His eyes fly open, but they look right through me, glazed over with terror. Beads of sweat drip down his temples. I call his name again and again until, finally, he seems to register my presence. "What's wrong?" I ask gently.

He recoils from my touch, his lips curling in a snarl. "It's none of your business," he spits at me before storming out of the room.

Sitting there in stunned silence, I feel as though I have been struck. The harshness in his voice and eyes feels like a physical blow.

For a moment, I had allowed myself to believe we were growing close, that he was opening up to me. But his biting words are a harsh reminder that I am still nothing but a slave to him.

No matter how kind he can be, no matter the passion we've shared, there is an impenetrable wall around his heart that I cannot breach.

Tears burn my eyes as I curl up alone, realizing that I foolishly let myself fall for someone who will never love me back.

17

KARUL

“Not much longer, now, sir,” the driver announces.

I glower out the carriage window as we bump along the road, studiously avoiding looking at the one seated across from me. Ever since my damned nightmare at the inn, I've been unable to face her.

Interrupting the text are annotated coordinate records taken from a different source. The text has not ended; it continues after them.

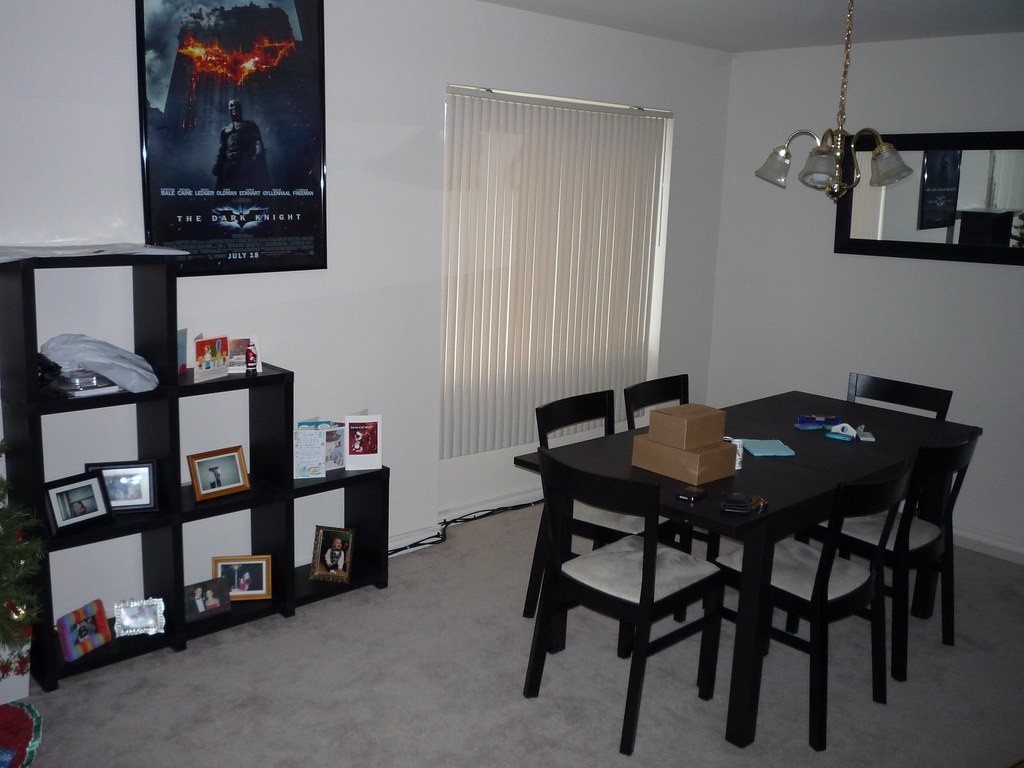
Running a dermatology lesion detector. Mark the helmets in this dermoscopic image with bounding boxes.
[228,96,241,110]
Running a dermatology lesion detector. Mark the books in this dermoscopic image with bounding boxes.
[740,439,795,456]
[68,378,119,397]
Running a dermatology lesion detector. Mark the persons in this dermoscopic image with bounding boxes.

Bad enough that I made a fool of myself waking up screaming and sweating - but did I really have to snap at her like that when she tried to comfort me?

Am I really so insufferable?

I know we must be getting close to her hometown based on the descriptions she shared during our journey here - her eyes lit up as she spoke of the babbling creek and old willow tree marking the village outskirts.

But as I take in the increasingly grim landscape outside - charred stumps beginning to replace the verdant forest - a sense of foreboding curdles in my gut. Jasmine seems to share my fear. Her shoulders tense as she leans closer to the glass.

"No, it can't be..." she murmurs, panic creeping into her voice as the carriage trundles over the crest of a hill. She gasps, hand flying to her mouth at the sight laid out before us. My heart drops into my boots.

When the carriage pulls into what used to be Jasmine's hometown, I'm struck speechless by the sight before me. Where a cheerful village should sit nestled in the valley, there is only a wasteland of ash and cinders.

Skeletal building frames rear up out of the destruction like the bones of some ancient beast. Jasmine lets out a low, keen, grief-stricken sound slicing to my core. Smoldering timber frames and piles of ash are all that remain of the simple thatch-roofed cottages.

The land looks almost unrecognizable compared to the bubbly descriptions Jasmine shared with me on the journey here. "No, no, no," Jasmine mumbles, staring out the window. “It can’t be…”

I follow her gaze and spot the first signs of destruction - a crumbling chimney and scorched frames of buildings. My stomach sinks.

She shakes her head in denial. "This can't be right. This can't be my home."

The carriage pulls into the center of town if you can even call this blasted wasteland that anymore. Jasmine releases a pained cry at the sight.

"No! It's...it's all gone," she whispers, hand flying to her mouth. Tears spill down her cheeks.